Lorsqu’un serveur de production devient « bizarre », il ne reste souvent, dans la pratique, qu’une marge étroite : stabiliser rapidement, documenter proprement, sans introduire de nouveaux risques. C’est précisément là qu’intervient un Runbook automatisé : il traduit des scénarios d’incident récurrents en étapes de vérification et mesures traçables.
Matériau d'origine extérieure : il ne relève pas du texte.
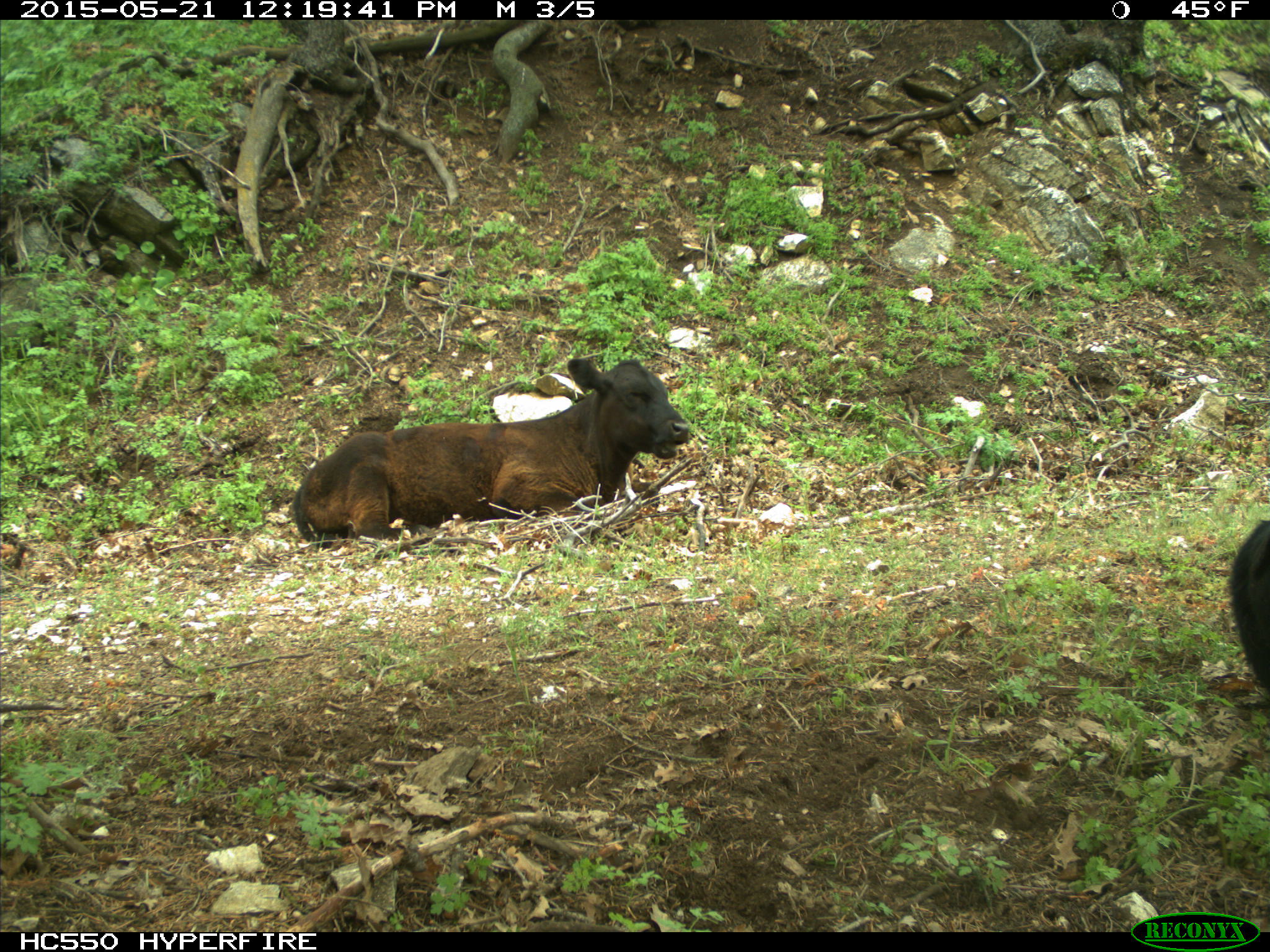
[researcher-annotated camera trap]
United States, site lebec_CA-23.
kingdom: Animalia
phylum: Chordata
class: Mammalia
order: Artiodactyla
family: Bovidae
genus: Bos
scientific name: Bos taurus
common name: domestic cow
La nouveauté est qu’un module IA (LLM, Large Language Model – un modèle de langage qui résume des textes et génère des propositions) produit à partir des logs, métriques et du contexte une proposition IA. L’exécution reste toutefois semi-automatique : un opérateur confirme les étapes, et ce n’est qu’ensuite qu’elles sont mises en œuvre de manière contrôlée via SSH (Secure Shell – connexion distante chiffrée).
Cet article présente une architecture pragmatique et un modèle d’exploitation qui fonctionnent au sein des équipes d’administration : avec des lignes directrices de sécurité claires, des listes de contrôle, des pièges habituels, des étapes de vérification, des modèles de mise en œuvre et une stratégie de repli robuste. L’accent n’est pas sur « l’IA peut tout », mais sur : Comment utilisons‑nous l’IA de manière pertinente, sans affaiblir l’exploitation ?
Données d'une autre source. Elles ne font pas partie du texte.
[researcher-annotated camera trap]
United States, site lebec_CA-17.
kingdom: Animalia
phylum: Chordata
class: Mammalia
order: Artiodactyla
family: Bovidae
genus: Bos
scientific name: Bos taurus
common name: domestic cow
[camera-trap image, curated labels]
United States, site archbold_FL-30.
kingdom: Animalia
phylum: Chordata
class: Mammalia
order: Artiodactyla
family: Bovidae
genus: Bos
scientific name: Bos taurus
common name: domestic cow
Runbook automatisé : pourquoi semi-automatique — et pas entièrement automatique ?
La remédiation entièrement automatique est séduisante, mais échoue souvent dans la pratique pour deux raisons : absence de contexte et effets secondaires difficiles à prévoir. Un LLM peut formuler des étapes plausibles, mais il n’a pas de « vérité » intrinsèque ; il génère du texte sur la base de schémas. Dans la remédiation de serveurs, les effets secondaires sont concrets : redémarrages, modifications de configuration, mises à jour de paquets, reconstructions de base de données ou règles de pare-feu peuvent causer des dommages secondaires.
La semi-automatisation est donc un compromis stable :
- Chemin de diagnostic rapide : l’IA propose des vérifications structurées (p. ex. « disque plein ? », « OOM-Killer ? », « latence DNS ? »), incluant les sorties attendues.
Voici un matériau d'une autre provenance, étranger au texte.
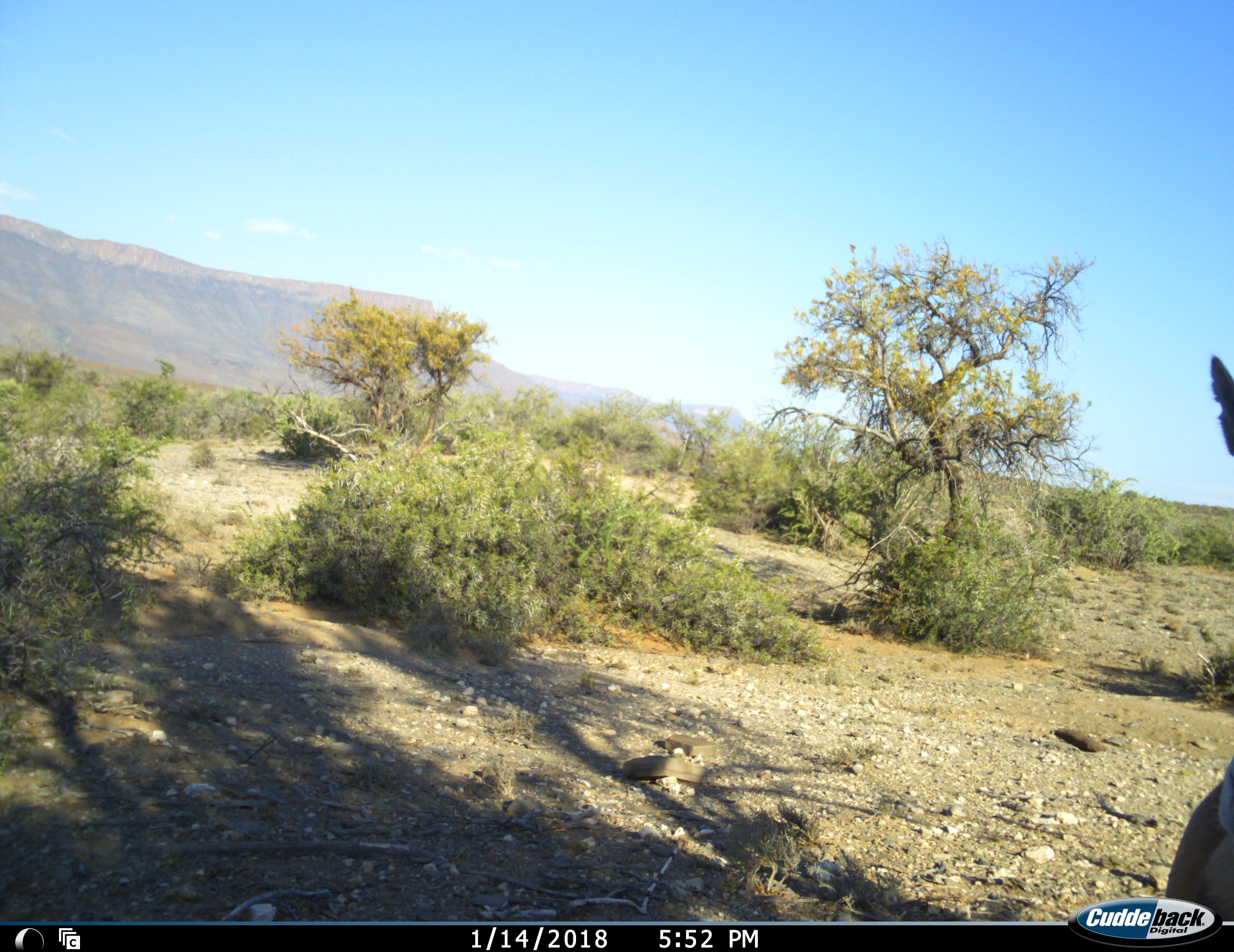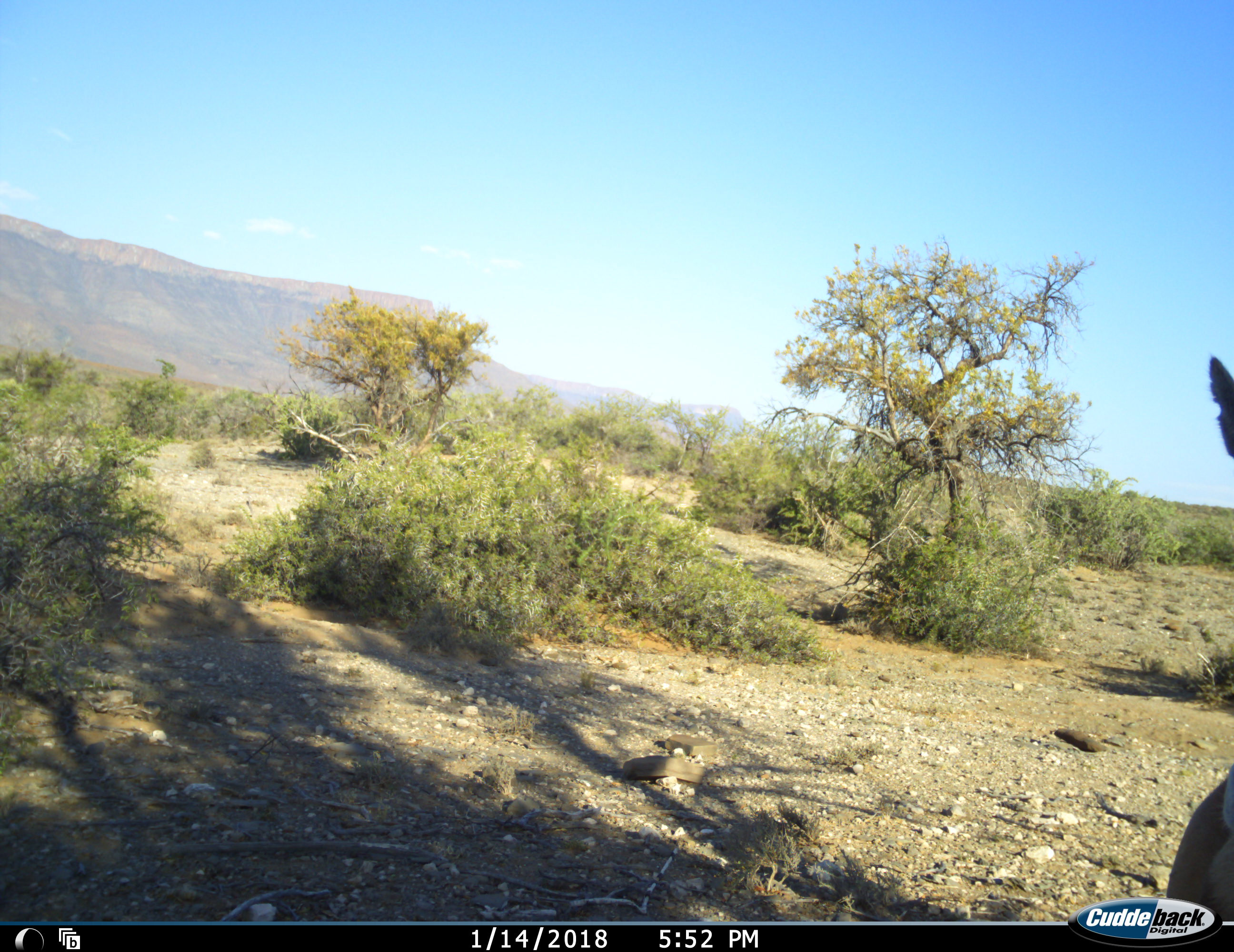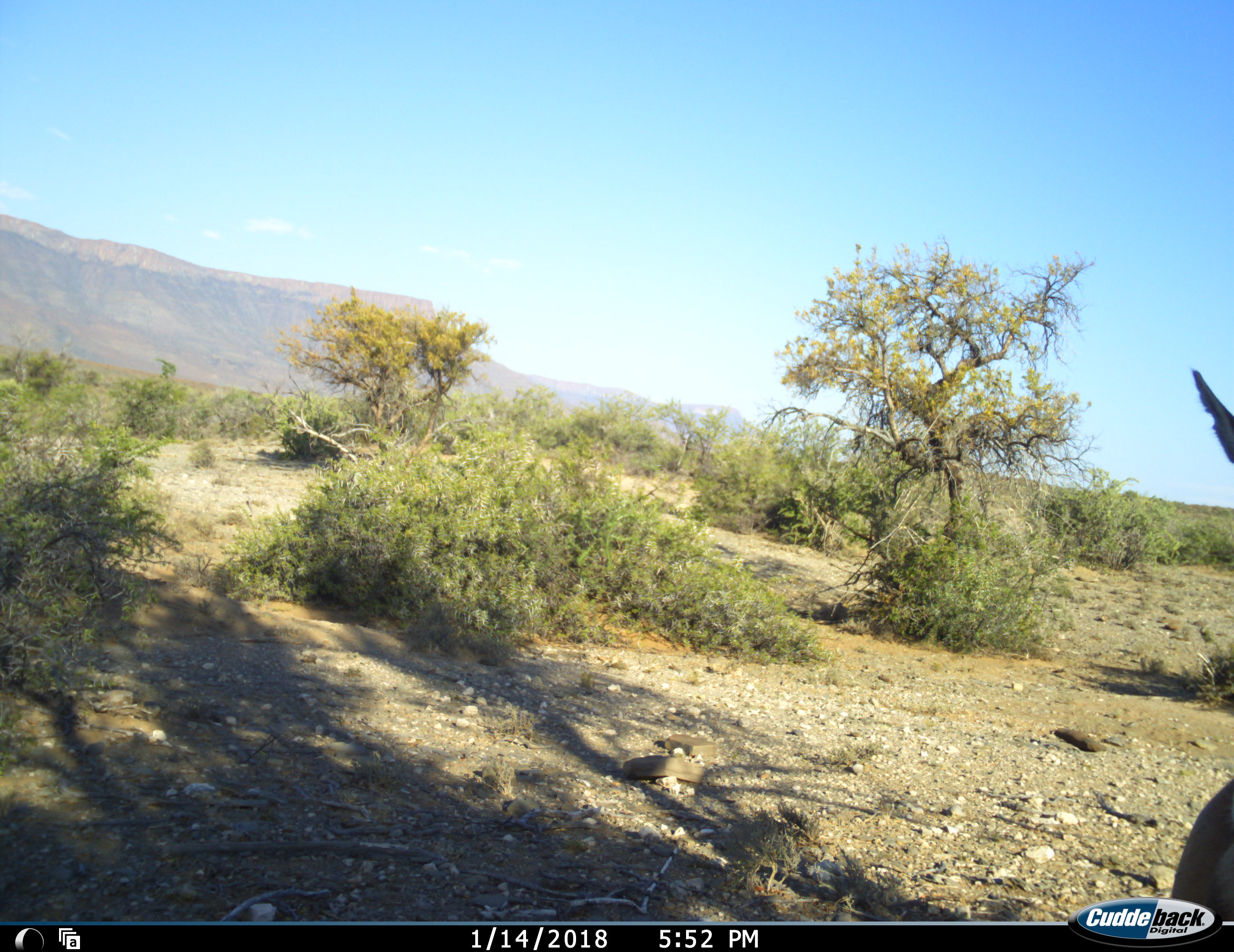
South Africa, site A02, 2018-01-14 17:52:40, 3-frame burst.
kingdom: Animalia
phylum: Chordata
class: Mammalia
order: Artiodactyla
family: Bovidae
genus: Antidorcas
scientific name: Antidorcas marsupialis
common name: springbok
Springbok (Antidorcas marsupialis), count 1. Behavior (volunteer vote fractions): standing 100%, resting 0%, moving 0%, interacting 0%. Young present (vote fraction): 0%. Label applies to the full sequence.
- L’opérateur comme gardien : une personne évalue le risque, le moment, les dépendances et ne confirme que ce qui correspond à la fenêtre de changement et à la criticité du service.
- Exécution déterministe : le moteur de runbook exécute des étapes prédéfinies et versionnées — pas n’importe quel texte shell généré par l’IA.
L’objectif est moins l’admin héros, plus une exploitation répétable : mêmes symptômes, mêmes vérifications, mêmes logs, mêmes traces d’audit.
Architecture de référence : proposition IA, moteur de runbook et exécution SSH
Pour la plupart des environnements, une architecture avec séparation claire entre « proposition » et « exécution » s’avère efficace :
- Sources de signal : monitoring (métriques), plateforme de logs, tracing, CMDB/asset, ticketing/ITSM. Il est important d’avoir un identifiant d’hôte/service unique.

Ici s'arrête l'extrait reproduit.